NEW YORK CITY—A major deal has been struck to bring much needed capital to rehab 20,139 units in 21 public housing developments in New York City.

The effort also provides ongoing federal operating subsidies for 11,743 of the units.

The complex deal, which uses public and private funds, is likely one of the nation’s largest affordable housing transactions.

The Department of Housing and Urban Development (HUD) on Monday gave the go-ahead for the New York City Housing Authority (NYCHA) to use $108 million that it had received from HUD through the American Recovery and Reinvestment Act of 2009. HUD awarded 3,400 public housing authorities nearly $3 billion in recovery funds to make capital improvements to their public housing. New York received $423 million of this funding.

In February, HUD approved a plan for NYCHA to enter into two mixed-finance transactions that call for the New York Housing Development Corp. to issue bonds on the private market to raise capital that will be combined with the federal funding to rehab the apartments.

Under the plan, Citigroup will provide $576 million by buying $366 million in tax-exempt bonds and spending about $210 million to purchase low-income housing tax credits (LIHTCs), according to reports.

“This is a unique, highly structured transaction designed to take advantage of an opportunity presented by the American Reinvestment and Recovery Act,” said Richard Gerwitz, managing director at Citi. “Public housing units are being transferred to a newly created special purpose entity where Citi is the sole investor and primary lender, $366 million in privately purchased bonds and $210 million in LIHTC equity. Because all of the private-activity bonds couldn't be allocated in one year, we entered into forward purchase contracts to acquire bonds in 2010 and 2011, in addition to the $150 million we bought today. Those contracts have specific purchase prices and spreads, locking in the projects’ cost of acquisition and rehabilitation funding.”

The result provides substantial benefits to NYCHA and the residents of these projects—$300 million of needed rehabilitation work and $60 million a year in additional operating subsidy from HUD for at least 20 years, Gerwitz added.

The apartments were built between 1949 and 1978, using city and state obligation bonds. For almost a decade, these units were owned, managed, and maintained by the housing authority without operating funds from the city or the state. In 1995, HUD allowed NYCHA to bring the 21 developments into its public housing portfolio, which allowed the local agency to use federal subsidies to maintain the housing. However, the arrangement was draining resources that are allocated to maintain the city’s original public housing units.

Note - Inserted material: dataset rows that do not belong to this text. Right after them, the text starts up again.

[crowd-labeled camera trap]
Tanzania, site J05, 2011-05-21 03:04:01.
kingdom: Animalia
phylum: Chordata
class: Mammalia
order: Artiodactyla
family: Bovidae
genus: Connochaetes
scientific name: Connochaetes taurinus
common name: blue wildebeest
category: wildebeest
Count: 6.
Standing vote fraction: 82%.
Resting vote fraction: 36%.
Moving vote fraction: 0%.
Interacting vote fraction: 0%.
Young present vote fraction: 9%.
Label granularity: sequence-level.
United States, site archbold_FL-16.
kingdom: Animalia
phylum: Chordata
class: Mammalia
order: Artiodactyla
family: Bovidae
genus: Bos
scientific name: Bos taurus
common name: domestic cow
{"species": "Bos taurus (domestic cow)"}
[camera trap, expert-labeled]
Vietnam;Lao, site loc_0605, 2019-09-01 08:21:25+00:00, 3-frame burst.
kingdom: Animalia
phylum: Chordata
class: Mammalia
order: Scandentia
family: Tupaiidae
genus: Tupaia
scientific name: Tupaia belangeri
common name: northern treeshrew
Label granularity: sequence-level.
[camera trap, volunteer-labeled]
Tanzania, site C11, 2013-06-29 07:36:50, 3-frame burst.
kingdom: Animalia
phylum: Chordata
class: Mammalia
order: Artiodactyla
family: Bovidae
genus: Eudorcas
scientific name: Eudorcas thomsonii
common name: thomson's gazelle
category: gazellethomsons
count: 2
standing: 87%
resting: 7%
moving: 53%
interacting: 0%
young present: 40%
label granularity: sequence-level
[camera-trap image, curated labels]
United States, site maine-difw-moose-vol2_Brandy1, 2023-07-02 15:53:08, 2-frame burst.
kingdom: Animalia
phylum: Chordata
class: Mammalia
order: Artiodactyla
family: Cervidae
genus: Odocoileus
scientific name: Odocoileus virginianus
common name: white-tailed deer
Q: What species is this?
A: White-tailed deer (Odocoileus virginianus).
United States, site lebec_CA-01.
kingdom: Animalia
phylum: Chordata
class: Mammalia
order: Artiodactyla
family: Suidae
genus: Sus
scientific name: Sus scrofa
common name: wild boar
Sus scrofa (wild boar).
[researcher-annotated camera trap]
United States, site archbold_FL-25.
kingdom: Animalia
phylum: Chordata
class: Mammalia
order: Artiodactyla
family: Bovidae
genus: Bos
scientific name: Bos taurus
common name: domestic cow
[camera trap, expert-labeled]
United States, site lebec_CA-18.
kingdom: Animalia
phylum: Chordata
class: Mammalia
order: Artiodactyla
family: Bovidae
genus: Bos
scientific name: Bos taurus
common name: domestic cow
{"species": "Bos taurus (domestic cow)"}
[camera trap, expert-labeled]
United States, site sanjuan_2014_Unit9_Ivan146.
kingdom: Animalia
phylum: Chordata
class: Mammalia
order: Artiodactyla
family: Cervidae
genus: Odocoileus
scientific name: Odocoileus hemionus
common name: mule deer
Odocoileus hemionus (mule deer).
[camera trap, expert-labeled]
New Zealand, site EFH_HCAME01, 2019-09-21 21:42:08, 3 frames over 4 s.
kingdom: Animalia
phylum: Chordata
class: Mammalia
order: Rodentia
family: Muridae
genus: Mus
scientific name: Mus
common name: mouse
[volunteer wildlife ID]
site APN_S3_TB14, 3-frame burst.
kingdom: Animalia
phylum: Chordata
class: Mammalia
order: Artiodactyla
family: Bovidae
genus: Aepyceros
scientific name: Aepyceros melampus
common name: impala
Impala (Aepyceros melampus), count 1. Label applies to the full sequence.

In 2008, HUD approved a request to convert 8,400 of the 20,139 former state units from public housing to the housing choice voucher program or for non-dwelling use. Under the arrangement, beginning in 2011, the approximately 11,700 remaining units will be eligible to receive HUD operating subsidies. HUD estimates that the housing authority will receive between $65 million and $75 million more in operating subsidies to maintain these apartments. NYCHA received about $991 million in operating funding in 2009.